**Source excerpt**:
+-------+

We will prove $\bbox[4px, #FF7777, border: 2pt solid #990000]{P(k+1)}$. That is we will prove \[ \forall \mkern 2mu (a_1,\ldots,a_{k+1}) \in \bigl(\mathbb{R}_{\gt 0}\bigr)^{k+1} \qquad \bbox[4px, #88FF88, border: 2pt solid green]{\prod_{i=1}^{k+1} a_i = 1} \quad \Rightarrow \quad \bbox[4px, #FF7777, border: 2pt solid #990000]{\sum_{i=1}^{k+1} a_i \geq k+1}. \] Here is a proof of $\bbox[4px, #FF7777, border: 2pt solid #990000]{P(k+1)}$.

+-------+

**Given data**:
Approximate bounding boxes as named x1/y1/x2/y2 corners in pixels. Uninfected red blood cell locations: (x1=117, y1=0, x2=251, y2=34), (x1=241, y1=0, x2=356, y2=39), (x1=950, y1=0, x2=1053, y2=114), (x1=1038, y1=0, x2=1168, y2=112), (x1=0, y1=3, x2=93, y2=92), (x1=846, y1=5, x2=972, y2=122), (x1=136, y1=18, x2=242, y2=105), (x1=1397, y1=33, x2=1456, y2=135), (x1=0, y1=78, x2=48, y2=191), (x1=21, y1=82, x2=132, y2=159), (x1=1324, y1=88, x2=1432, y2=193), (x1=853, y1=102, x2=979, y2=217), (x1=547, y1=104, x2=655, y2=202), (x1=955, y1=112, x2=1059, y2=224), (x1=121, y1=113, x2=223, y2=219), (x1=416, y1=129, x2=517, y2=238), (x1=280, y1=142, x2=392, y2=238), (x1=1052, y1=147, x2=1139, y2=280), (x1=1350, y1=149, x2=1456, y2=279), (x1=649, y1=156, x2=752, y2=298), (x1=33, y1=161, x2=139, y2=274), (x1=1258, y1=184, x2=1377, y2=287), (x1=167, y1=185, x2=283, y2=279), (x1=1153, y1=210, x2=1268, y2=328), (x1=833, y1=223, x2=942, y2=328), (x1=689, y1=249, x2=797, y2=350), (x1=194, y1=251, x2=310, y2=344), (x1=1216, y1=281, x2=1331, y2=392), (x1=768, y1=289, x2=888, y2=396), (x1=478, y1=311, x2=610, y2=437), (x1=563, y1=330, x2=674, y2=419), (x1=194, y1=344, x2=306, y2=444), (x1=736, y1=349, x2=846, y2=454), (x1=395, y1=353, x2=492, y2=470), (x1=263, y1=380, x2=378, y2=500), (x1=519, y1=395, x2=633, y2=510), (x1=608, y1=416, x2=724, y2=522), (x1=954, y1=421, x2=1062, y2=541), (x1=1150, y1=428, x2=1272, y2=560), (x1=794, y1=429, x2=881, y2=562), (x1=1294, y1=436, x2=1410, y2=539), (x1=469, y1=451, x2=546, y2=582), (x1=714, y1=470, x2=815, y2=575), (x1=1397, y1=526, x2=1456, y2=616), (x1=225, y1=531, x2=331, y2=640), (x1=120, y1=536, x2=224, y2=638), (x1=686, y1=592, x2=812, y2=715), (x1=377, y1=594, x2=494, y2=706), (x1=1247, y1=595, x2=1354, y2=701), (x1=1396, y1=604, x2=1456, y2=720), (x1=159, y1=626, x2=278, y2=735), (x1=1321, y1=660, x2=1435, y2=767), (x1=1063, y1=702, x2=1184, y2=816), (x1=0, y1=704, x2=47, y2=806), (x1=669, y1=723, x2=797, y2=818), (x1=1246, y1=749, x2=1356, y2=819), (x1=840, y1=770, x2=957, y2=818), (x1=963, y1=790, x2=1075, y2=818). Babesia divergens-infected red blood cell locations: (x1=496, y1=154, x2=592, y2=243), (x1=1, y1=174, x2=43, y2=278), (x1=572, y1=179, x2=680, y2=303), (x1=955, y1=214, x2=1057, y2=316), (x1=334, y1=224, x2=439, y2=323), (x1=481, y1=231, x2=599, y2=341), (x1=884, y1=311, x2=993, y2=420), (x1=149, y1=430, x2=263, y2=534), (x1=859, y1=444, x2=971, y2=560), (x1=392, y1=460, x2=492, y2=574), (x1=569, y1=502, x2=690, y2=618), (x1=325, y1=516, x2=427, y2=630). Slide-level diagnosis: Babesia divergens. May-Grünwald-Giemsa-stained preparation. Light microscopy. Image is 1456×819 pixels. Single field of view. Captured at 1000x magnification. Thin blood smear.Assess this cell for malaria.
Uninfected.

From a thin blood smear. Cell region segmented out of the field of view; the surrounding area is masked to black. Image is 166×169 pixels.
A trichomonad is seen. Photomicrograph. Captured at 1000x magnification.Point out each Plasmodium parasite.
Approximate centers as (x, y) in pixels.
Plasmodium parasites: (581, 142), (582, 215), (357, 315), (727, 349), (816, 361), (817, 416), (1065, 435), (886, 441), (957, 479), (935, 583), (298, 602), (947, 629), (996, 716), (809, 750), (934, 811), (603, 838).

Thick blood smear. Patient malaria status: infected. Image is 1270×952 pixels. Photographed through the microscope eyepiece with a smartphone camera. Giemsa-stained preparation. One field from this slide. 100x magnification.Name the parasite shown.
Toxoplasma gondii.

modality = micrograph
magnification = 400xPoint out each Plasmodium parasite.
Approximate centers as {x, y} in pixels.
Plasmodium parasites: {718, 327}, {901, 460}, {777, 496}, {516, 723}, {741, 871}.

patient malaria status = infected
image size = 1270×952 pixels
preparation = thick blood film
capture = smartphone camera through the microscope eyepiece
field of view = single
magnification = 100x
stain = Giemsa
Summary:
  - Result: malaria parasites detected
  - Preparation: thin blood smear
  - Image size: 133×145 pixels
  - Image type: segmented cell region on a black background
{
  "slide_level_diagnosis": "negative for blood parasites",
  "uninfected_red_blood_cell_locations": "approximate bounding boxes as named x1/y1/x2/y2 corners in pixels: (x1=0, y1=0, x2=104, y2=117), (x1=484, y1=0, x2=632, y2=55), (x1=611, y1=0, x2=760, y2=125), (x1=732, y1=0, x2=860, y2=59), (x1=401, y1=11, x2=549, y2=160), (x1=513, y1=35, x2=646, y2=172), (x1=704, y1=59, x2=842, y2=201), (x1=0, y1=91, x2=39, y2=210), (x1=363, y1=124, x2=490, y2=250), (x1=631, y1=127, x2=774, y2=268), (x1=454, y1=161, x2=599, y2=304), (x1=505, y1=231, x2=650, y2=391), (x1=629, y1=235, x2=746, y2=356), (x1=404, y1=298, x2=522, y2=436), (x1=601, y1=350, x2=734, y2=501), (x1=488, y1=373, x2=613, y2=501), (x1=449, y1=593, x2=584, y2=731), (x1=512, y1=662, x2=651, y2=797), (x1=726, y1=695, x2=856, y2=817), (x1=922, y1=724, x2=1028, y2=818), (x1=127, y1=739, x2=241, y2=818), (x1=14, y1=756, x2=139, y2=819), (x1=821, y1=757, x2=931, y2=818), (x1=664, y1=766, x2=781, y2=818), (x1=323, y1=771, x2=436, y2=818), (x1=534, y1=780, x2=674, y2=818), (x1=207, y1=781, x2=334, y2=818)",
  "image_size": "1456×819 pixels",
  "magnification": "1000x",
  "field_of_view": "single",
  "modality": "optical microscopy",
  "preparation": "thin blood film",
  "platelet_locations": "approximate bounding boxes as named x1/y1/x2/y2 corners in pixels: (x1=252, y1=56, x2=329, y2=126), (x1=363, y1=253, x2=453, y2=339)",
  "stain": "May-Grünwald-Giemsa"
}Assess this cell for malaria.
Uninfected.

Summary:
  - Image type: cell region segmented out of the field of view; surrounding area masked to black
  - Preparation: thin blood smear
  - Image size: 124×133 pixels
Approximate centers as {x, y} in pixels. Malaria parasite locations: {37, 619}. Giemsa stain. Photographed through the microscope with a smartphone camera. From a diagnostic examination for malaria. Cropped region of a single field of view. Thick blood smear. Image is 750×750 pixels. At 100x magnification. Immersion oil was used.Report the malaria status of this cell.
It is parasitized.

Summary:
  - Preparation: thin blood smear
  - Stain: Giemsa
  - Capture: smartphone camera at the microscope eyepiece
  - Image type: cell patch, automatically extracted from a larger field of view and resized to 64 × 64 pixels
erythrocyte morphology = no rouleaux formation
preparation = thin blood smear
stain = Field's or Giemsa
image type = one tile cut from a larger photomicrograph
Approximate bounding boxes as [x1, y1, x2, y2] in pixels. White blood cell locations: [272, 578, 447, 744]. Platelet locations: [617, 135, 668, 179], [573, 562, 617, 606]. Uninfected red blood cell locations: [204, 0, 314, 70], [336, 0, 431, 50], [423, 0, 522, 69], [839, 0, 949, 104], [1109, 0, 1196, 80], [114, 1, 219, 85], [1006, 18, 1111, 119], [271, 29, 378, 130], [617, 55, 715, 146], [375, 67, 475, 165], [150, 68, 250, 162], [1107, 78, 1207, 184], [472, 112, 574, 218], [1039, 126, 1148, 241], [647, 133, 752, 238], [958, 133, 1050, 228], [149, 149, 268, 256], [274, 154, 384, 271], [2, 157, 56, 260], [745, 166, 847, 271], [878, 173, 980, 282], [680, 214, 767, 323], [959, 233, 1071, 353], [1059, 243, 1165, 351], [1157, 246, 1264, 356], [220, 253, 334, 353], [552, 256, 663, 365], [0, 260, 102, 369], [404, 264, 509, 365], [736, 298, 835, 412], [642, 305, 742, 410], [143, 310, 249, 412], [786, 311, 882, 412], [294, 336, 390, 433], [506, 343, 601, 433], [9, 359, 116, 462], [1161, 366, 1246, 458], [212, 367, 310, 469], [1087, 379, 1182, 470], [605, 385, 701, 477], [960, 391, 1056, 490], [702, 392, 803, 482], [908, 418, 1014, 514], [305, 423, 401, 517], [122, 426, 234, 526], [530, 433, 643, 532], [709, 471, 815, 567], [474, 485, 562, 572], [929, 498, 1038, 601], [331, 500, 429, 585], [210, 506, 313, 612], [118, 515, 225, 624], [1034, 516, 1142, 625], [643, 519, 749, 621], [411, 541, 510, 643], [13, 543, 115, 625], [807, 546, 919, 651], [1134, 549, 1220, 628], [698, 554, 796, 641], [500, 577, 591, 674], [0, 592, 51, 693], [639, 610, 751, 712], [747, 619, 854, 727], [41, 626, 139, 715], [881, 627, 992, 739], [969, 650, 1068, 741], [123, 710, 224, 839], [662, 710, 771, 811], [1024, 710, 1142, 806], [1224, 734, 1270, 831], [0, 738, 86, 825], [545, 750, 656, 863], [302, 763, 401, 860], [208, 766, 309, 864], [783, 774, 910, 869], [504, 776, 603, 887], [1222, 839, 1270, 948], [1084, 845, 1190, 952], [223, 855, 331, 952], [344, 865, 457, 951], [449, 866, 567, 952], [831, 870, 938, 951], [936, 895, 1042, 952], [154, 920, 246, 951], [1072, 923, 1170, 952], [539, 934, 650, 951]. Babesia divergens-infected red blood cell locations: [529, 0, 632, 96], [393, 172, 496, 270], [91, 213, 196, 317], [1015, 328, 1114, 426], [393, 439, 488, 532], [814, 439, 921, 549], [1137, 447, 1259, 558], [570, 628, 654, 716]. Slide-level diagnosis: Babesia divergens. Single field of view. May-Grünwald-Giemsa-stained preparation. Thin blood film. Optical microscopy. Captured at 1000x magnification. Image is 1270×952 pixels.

+-------+

**Problem details**: Mark each statement yes or no against the proof excerpt, and quote the words that decide it. 1. The proof excerpt announces that something will be proved. 2. The proof excerpt says a proof of P(k) comes next. 3. In the proof excerpt, the condition on the numbers is that their product equals 1. The lines have no connection to the proof excerpt.

**Exercise solution**:
1. Yes: "We will prove"
2. No: "Here is a proof of $\bbox[4px, #FF7777, border: 2pt solid #990000]{P(k+1)}$"
3. Yes: "\prod_{i=1}^{k+1} a_i = 1"